Exercise prompt: Reproduce the line that holds "How much distance is" together with all the lines after it up to the end of the entries.

Source data:
- - - - - - -
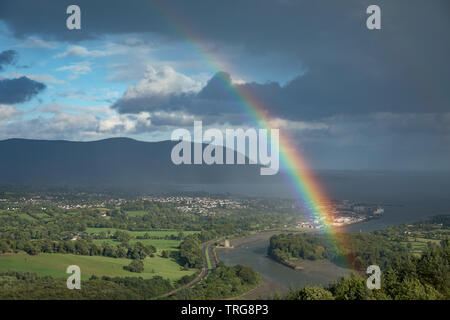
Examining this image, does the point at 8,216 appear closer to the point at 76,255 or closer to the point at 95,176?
the point at 76,255

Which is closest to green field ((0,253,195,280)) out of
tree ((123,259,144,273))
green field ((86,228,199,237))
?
tree ((123,259,144,273))

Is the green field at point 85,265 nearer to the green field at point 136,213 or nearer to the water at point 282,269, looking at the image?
the water at point 282,269

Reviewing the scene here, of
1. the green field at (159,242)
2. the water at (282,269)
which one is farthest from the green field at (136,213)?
the water at (282,269)

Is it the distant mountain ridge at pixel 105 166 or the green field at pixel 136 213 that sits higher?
the distant mountain ridge at pixel 105 166

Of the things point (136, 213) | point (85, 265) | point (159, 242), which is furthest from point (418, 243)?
point (136, 213)

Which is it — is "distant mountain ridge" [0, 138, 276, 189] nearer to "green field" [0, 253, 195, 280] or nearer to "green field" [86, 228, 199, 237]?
"green field" [86, 228, 199, 237]
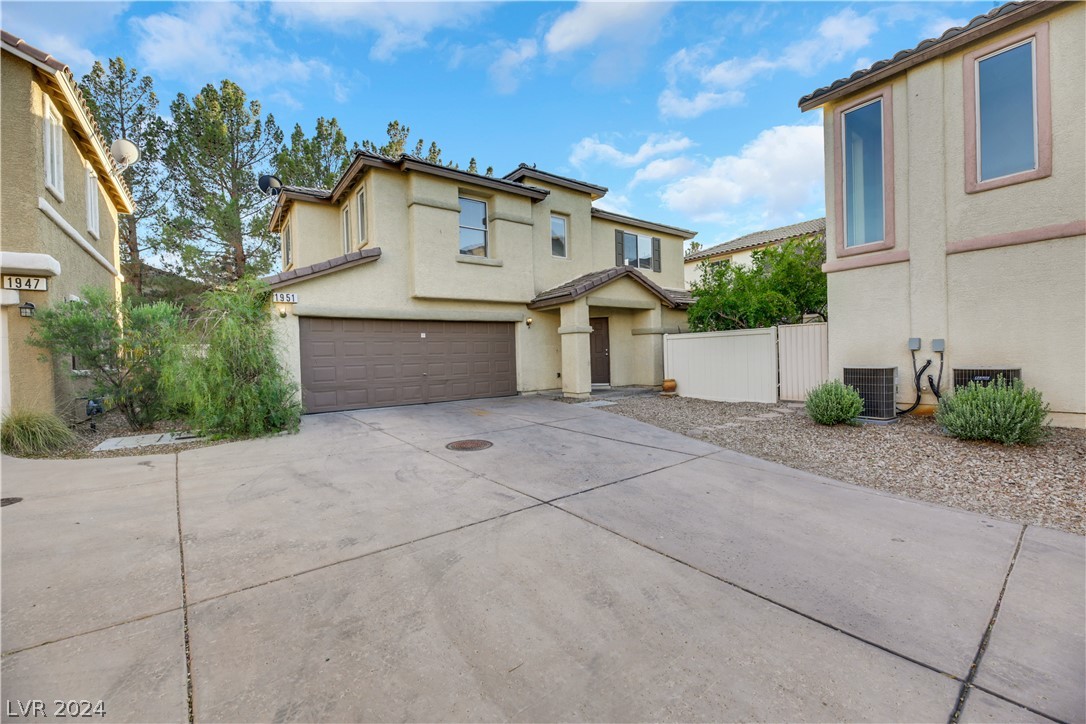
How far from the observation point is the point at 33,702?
6.59ft

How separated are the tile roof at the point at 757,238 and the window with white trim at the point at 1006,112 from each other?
14695mm

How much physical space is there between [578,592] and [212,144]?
21.7m

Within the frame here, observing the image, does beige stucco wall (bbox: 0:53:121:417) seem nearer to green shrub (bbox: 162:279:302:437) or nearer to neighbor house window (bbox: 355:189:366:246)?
green shrub (bbox: 162:279:302:437)

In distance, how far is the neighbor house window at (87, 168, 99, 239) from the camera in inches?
421

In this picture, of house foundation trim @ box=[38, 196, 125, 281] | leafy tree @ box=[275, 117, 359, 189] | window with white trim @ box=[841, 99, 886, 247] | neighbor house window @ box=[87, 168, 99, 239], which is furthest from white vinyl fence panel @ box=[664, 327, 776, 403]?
leafy tree @ box=[275, 117, 359, 189]

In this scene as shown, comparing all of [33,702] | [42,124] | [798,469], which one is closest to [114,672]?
[33,702]

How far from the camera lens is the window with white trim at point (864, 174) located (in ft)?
27.7

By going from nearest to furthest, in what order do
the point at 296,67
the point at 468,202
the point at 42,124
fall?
the point at 42,124 < the point at 296,67 < the point at 468,202

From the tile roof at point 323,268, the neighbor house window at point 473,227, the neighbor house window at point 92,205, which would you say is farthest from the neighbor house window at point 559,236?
the neighbor house window at point 92,205

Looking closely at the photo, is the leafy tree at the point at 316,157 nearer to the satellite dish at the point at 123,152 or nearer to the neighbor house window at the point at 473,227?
the satellite dish at the point at 123,152

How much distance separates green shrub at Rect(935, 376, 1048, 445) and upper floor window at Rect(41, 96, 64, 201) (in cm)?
1485

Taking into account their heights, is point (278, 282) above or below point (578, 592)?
above

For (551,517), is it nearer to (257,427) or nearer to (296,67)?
(257,427)

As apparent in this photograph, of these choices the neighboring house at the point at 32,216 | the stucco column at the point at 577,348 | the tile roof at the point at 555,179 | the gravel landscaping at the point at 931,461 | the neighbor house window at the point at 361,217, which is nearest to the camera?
the gravel landscaping at the point at 931,461
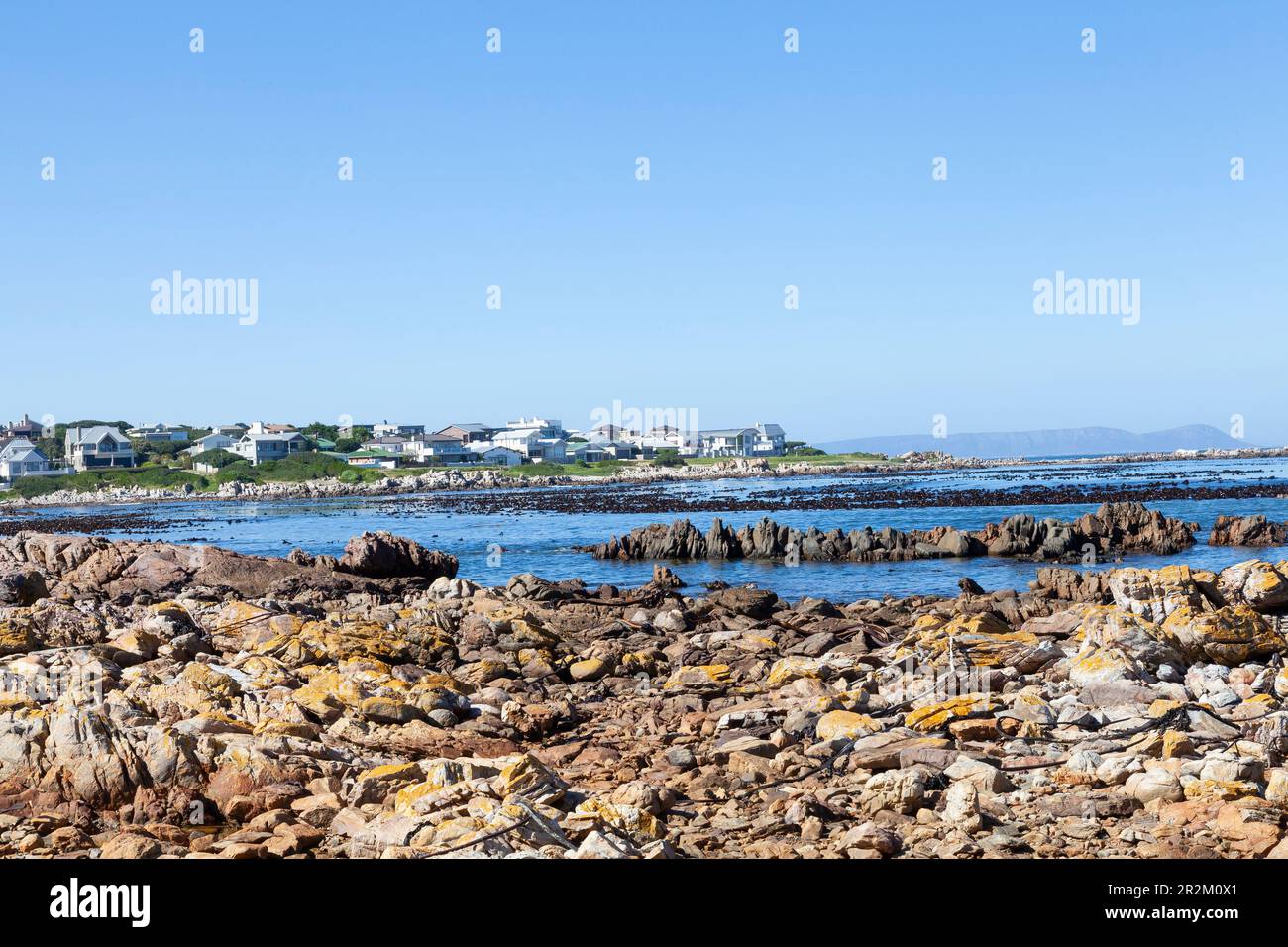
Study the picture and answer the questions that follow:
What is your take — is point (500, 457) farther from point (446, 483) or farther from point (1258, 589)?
point (1258, 589)

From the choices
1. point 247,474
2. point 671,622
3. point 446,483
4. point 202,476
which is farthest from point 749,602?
point 202,476

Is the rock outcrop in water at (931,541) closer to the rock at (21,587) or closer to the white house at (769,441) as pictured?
the rock at (21,587)

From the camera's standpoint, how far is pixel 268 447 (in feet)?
411

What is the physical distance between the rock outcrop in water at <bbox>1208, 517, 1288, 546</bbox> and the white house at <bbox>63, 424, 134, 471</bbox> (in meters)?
110

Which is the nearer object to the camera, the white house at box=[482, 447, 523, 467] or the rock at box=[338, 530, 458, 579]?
the rock at box=[338, 530, 458, 579]

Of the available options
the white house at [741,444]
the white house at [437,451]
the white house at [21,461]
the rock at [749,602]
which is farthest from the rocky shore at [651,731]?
the white house at [741,444]

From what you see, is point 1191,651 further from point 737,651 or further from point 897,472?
point 897,472

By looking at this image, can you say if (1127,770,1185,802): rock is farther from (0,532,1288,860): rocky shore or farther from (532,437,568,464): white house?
(532,437,568,464): white house

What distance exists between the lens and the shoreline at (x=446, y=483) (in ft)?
316

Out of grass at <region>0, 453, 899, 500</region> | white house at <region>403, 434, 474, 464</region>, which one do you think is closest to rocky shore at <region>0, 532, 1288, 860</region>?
grass at <region>0, 453, 899, 500</region>

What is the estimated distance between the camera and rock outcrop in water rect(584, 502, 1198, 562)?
1460 inches

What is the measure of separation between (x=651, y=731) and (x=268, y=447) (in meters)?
122
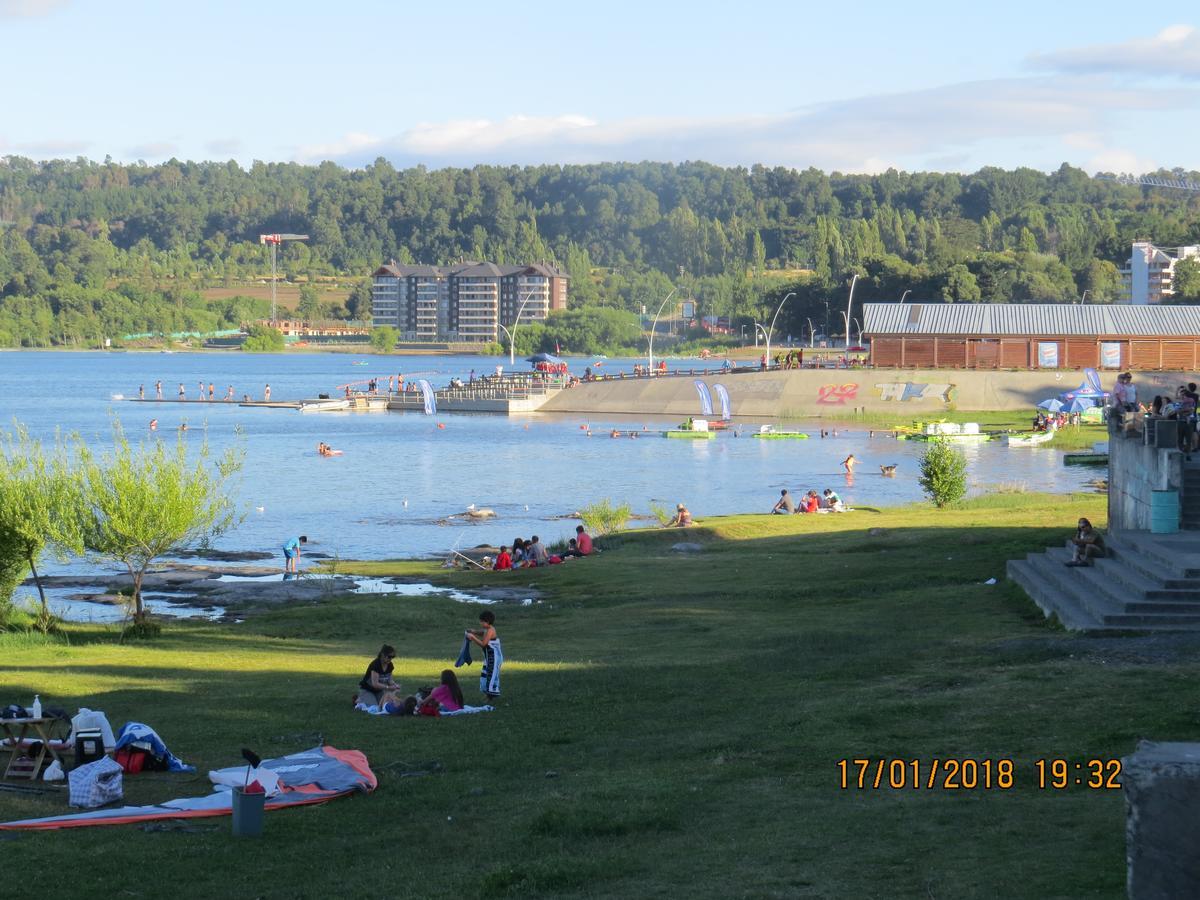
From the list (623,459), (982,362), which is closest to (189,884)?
(623,459)

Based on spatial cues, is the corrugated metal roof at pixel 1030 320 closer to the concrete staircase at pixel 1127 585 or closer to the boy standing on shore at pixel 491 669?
the concrete staircase at pixel 1127 585

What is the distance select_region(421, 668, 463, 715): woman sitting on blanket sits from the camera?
1762 centimetres

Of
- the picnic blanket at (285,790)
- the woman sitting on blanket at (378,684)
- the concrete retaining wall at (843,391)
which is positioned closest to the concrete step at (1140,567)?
the woman sitting on blanket at (378,684)

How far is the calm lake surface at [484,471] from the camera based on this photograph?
53.5 m

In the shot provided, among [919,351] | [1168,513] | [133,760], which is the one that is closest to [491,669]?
[133,760]

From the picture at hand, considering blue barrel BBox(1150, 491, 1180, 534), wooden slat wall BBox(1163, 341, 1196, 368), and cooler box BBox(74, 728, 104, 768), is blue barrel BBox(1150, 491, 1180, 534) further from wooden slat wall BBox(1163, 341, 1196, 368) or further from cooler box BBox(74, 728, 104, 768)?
wooden slat wall BBox(1163, 341, 1196, 368)

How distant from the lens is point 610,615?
2728 cm

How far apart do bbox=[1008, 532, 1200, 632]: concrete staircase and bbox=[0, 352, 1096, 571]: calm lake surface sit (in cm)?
1988

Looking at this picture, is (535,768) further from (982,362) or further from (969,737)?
(982,362)

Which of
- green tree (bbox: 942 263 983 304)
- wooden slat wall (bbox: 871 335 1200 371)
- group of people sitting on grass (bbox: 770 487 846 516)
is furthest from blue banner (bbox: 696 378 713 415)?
green tree (bbox: 942 263 983 304)

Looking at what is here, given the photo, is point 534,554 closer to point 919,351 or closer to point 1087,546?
point 1087,546

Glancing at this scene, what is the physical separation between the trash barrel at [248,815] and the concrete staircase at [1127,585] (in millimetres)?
11540

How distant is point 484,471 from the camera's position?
7569cm

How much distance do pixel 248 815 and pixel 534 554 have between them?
2547 centimetres
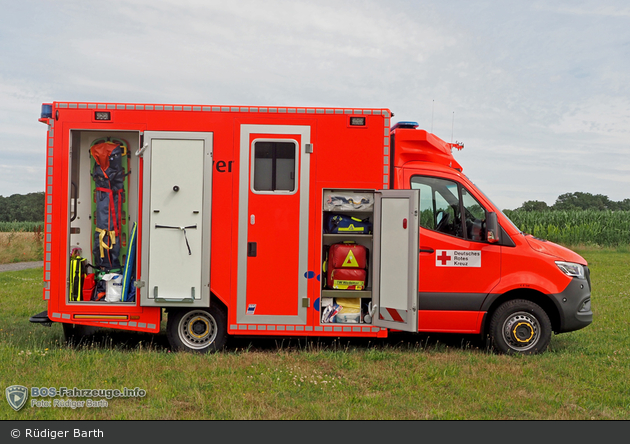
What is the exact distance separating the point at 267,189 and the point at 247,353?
2047 mm

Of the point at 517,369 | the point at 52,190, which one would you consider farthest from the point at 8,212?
the point at 517,369

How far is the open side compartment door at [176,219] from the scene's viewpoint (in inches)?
253

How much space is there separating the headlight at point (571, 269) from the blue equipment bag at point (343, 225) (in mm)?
2461

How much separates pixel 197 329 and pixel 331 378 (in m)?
2.00

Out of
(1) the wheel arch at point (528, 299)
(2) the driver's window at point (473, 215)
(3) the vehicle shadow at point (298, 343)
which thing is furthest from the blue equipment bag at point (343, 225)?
(1) the wheel arch at point (528, 299)

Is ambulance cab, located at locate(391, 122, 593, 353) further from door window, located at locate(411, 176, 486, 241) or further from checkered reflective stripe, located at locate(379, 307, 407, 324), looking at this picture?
checkered reflective stripe, located at locate(379, 307, 407, 324)

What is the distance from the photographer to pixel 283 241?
6.52 meters

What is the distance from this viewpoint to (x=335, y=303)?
6.68 meters

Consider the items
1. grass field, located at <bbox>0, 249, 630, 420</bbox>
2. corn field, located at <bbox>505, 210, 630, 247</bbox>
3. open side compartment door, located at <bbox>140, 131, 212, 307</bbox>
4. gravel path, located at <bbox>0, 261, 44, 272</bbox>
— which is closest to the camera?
grass field, located at <bbox>0, 249, 630, 420</bbox>

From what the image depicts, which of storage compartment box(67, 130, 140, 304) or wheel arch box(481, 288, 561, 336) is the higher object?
storage compartment box(67, 130, 140, 304)

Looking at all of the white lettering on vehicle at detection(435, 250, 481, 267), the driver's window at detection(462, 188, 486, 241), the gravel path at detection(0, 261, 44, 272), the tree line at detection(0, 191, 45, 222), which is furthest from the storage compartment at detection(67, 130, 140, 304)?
the tree line at detection(0, 191, 45, 222)

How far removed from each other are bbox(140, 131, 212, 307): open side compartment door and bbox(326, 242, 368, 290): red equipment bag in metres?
1.58

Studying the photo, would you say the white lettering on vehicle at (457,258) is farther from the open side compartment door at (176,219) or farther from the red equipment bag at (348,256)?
the open side compartment door at (176,219)

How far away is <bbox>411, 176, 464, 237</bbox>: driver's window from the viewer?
6.70 metres
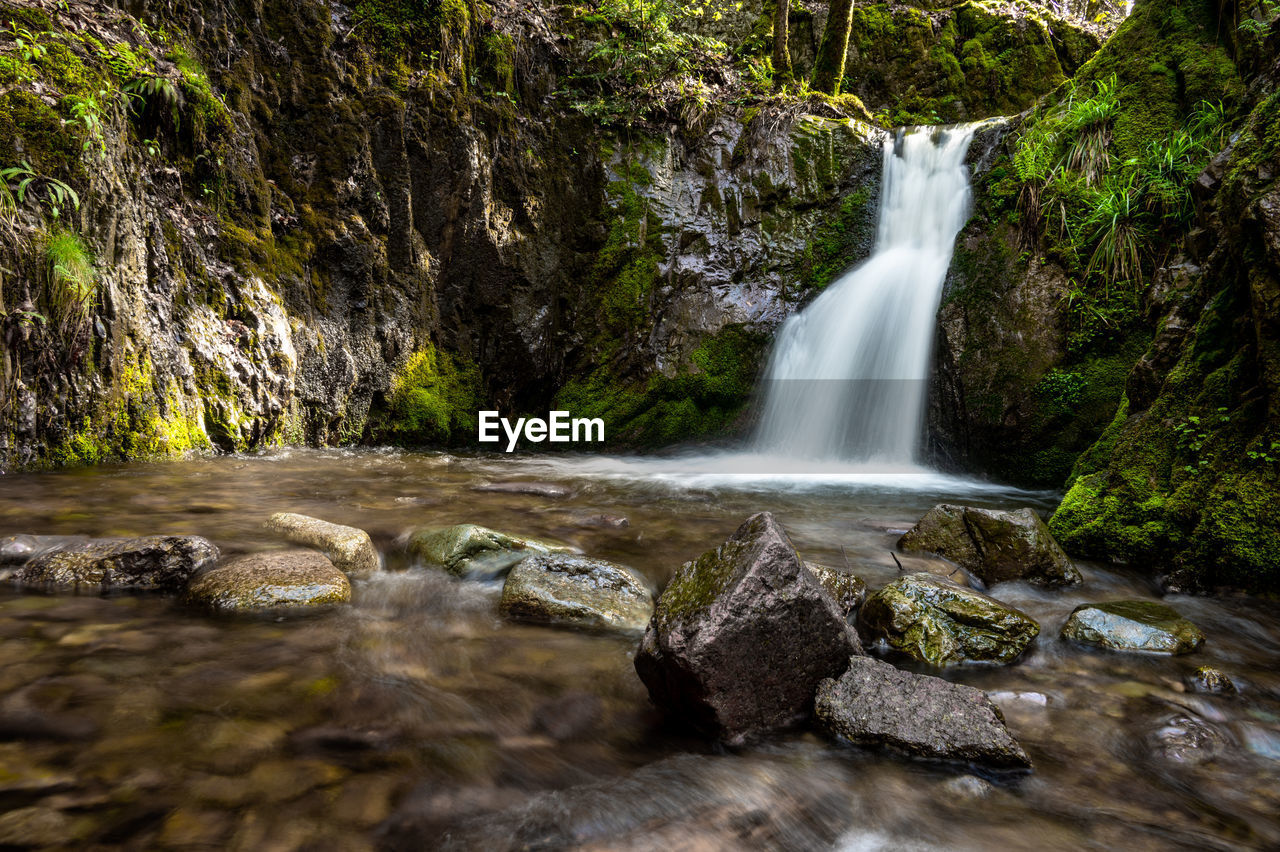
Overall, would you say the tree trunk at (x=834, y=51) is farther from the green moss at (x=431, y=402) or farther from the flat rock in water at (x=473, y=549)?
the flat rock in water at (x=473, y=549)

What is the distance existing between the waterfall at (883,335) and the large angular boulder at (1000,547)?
409cm

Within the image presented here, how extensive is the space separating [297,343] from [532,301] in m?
3.31

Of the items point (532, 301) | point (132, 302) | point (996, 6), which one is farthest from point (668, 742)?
point (996, 6)

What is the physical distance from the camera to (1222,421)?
3645 millimetres

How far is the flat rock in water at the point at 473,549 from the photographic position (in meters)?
3.42

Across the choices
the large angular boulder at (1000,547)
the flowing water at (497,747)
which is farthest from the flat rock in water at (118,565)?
the large angular boulder at (1000,547)

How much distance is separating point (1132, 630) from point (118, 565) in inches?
183

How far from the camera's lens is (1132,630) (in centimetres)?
277

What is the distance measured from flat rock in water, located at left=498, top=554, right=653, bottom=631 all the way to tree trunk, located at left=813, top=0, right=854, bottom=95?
11.3 metres

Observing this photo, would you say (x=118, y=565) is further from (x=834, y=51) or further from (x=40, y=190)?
(x=834, y=51)

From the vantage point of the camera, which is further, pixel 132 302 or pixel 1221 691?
pixel 132 302

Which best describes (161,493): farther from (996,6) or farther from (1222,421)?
(996,6)

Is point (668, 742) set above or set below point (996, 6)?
below

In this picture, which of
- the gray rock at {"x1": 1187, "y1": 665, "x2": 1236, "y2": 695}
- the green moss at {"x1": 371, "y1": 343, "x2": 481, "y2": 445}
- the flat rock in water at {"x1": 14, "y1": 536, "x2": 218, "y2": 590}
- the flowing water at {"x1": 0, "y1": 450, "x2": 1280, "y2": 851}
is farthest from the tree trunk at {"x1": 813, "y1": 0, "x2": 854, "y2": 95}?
the flat rock in water at {"x1": 14, "y1": 536, "x2": 218, "y2": 590}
- - - - - - -
Answer:
How much distance is separating point (1132, 630) from point (118, 565) in inches?
183

How far from the camera's lens is (1132,630) (in centimetres)?
277

What is the distance measured from flat rock in water, located at left=498, top=554, right=653, bottom=631 all the way to tree trunk, located at left=813, top=0, right=854, bottom=95?
11.3 metres

Observing this photo, would you say (x=118, y=565) is further from (x=834, y=51) or further from (x=40, y=190)?
(x=834, y=51)

From the vantage point of the camera, which is further, pixel 132 302 or pixel 1221 691?
pixel 132 302

Which best describes (161,493): farther from (996,6) or farther from (1222,421)?
(996,6)

Is point (668, 742) set above or set below point (996, 6)?
below

In this picture, which of
- the gray rock at {"x1": 1187, "y1": 665, "x2": 1236, "y2": 695}
- the green moss at {"x1": 371, "y1": 343, "x2": 481, "y2": 445}
- the flat rock in water at {"x1": 14, "y1": 536, "x2": 218, "y2": 590}
- the flowing water at {"x1": 0, "y1": 450, "x2": 1280, "y2": 851}
is farthest from the tree trunk at {"x1": 813, "y1": 0, "x2": 854, "y2": 95}?
the flat rock in water at {"x1": 14, "y1": 536, "x2": 218, "y2": 590}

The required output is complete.